An April 21 letter to House leaders signed by the American Insurance Association, National Association of Mutual Insurance Companies and the Property Casualty Insurers Association of America, among other financial industry groups, celebrates passage of two bills out of committee (H.R. 1731 and H.R. 1560 – which evolved into the main House bill passed) that would encourage industry to share cyber threat information with “government agencies responsible for cybersecurity.”
“It is critical that Congress pass threat information sharing legislation to address today’s challenges and stay ahead of tomorrow’s threats,” the letter reads. “The financial services industry is committed to this effort and will remain a willing partner with Congress to secure our nation’s cyber infrastructure.”
They expressed similar sentiments as part of “Protecting America’s Cyber Networks Coalition,” which sent a similar letter signed by a number of groups from various industries.
A similar letter from PCI to the House leadership attempted to break the issue down in stark, simple terms.
“In the face of ever increasing cyber risks it is more important than ever to enact legislation that allows parties to share information that will help them better understand how hackers gain access to their systems without worrying about frivolous lawsuits,” wrote Nathenial Weinecke, PCI’s senior vice president of federal government relations.
“These bills provide companies with the safe harbor from liability they need to share information regarding cyber-attacks, in real time, with other private actors as well as the federal government.
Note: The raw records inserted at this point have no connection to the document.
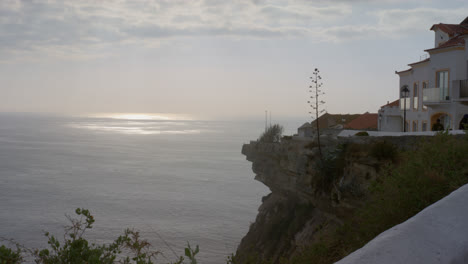 Cliff-edge-overlooking-ocean-on-cloudy-day-in-town-of-Nazare,-Portugal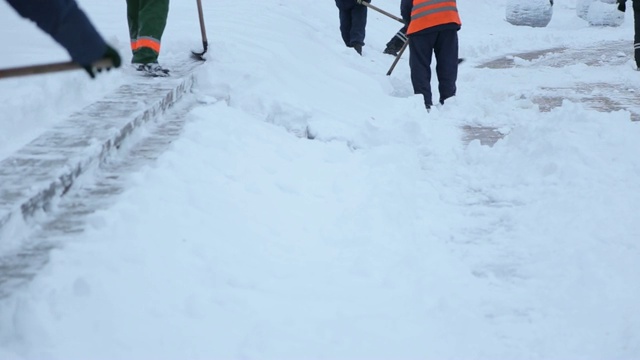 工人在冬天清扫道路上的积雪，清理道路免受暴风雪。视频素材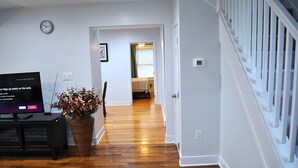 A living room with a flat-screen TV, a large potted plant, and hardwood flooring. - Stylish 4-bedroom whole house with plenty of parking (Catonsville)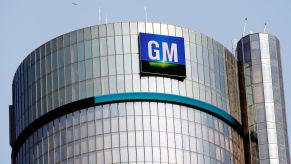 A silver building with a blue ring around the top in the shape of circle and the GM logo at the top. GM feels the microchip shortage.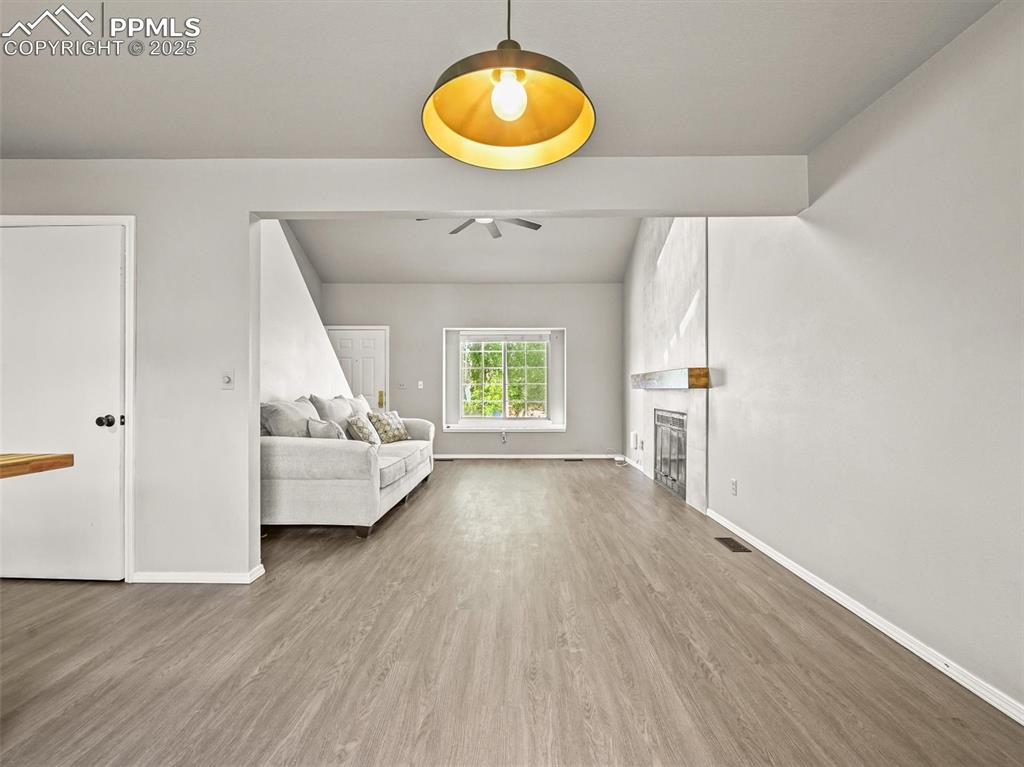 Image 11 of 47: Living room featuring a ceiling fan, baseboards, wood finished floors, and
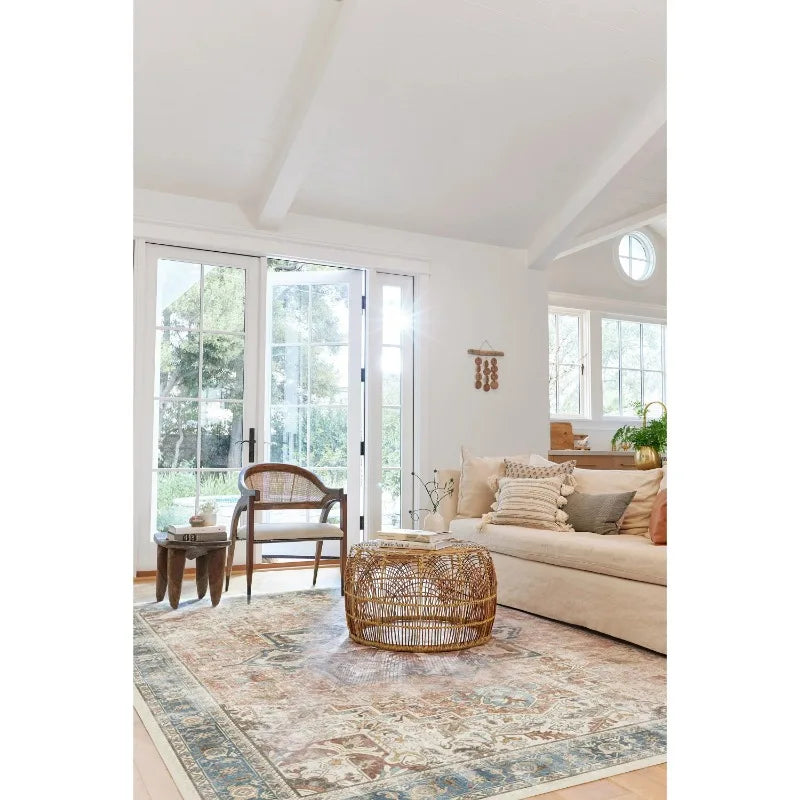 Living room with vintage geometric area rug under rattan coffee table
As companies share such information between themselves and the federal government (and vice versa), it will help them to improve their online security to better defend against outside attacks,” Weinecke said. “That, in turn, will mean the data companies maintain will be safer from increasingly sophisticated attacks on their networks.”
Insurers have pushed for cyber legislation for some time, as well as the creation of a federal cyber threat database. The P/C industry has scrambled to keep up with cyber attacks and how to adequately cover risks even as those attacks grow and become more complex.